Seventy years on in the 1960's, Mew's dray poses again for the camera in Crocker Street
     This unusual monopoly situation was exploited mercilessly by the new regime and the majority of Newport’s pubs were to face closure, sale and transformation.  Even the largest of hotels was not immune from these asset stripping tendencies and the town centre lost the historic Bugle along with its other well established pubs.
     By the time legislation to curb the abuses of local monopolies was enacted, the damage done was irreversible and the Whitbread company found it  could dispense with its Island depot on the old Mew Langton brewery site and deliver direct to its remaining outlets from the mainland.  However, in the late 1990’s, a “Hogshead Tavern” had been opened in the lower High Street by a subsidiary of the Whitbread giant.  This Victorian style theme pub is an attempt to recreate a lot of what was wantonly destroyed a generation before.

     Most of the photographs in this book relate to those that closed during the twentieth century, but I have tried to include as much historical material as possible.  No building is frozen in time until it is destroyed.  Pub names change, buildings are enlarged, altered, and rebuilt.
    Where possible, I have tried to include more than one photograph of a site to show this.  Also included are excerpts from press reports, licensing hearings and inn directories.  These are the windows to the past that belong to us all.

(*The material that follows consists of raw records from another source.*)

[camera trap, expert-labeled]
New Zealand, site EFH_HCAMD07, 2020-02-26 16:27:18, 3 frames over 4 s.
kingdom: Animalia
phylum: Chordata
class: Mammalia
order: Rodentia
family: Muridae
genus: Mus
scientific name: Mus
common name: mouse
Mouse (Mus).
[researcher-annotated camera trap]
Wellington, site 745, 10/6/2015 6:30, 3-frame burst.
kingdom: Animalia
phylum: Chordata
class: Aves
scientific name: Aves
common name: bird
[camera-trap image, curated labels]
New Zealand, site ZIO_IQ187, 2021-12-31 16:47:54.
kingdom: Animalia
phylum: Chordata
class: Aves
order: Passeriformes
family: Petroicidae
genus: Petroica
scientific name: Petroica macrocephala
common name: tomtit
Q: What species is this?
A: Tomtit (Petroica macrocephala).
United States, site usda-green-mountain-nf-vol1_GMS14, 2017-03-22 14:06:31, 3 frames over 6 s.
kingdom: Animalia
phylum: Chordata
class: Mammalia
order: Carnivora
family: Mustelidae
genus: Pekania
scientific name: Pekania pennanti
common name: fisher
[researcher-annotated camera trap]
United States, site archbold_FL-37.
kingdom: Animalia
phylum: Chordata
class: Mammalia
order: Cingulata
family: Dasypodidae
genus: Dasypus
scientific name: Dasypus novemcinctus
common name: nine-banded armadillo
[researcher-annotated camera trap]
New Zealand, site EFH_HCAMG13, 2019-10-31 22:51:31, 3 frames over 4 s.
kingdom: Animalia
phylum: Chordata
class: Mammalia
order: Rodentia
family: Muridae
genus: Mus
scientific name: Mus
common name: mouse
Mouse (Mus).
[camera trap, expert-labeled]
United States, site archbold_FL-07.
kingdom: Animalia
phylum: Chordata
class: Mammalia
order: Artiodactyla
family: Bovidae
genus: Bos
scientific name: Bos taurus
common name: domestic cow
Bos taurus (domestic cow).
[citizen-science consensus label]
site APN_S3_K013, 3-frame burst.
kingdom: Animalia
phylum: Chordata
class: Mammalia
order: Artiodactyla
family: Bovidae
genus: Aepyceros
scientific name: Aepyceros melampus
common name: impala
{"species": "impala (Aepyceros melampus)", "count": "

     The pubs are all still there, the old pubs that haunt Newport’s street.  They hold the voices of men, women and children, the songs, the shrieks of laughter, the drunken curses, the clink and shatter of glasses, the toasts, the applause, the music.
     They are all still there, as are the sigh of coals in the grate, the ticking of a pub clock, the thud of darts in a board, the quiet murmurings whilst cards are played and the whisper of lovers in the snug.
     They are all still there in our collective memories and consciousness.    And when they are all gone, then perhaps the words of Hilaire Belloc, the essayist and historian, who died in 1953 may come to haunt us instead.
 
 

                                                    “When you have lost your inns”, he once wrote,
                                                                          “drown your empty selves,
                                                               for you will have lost the last of England”.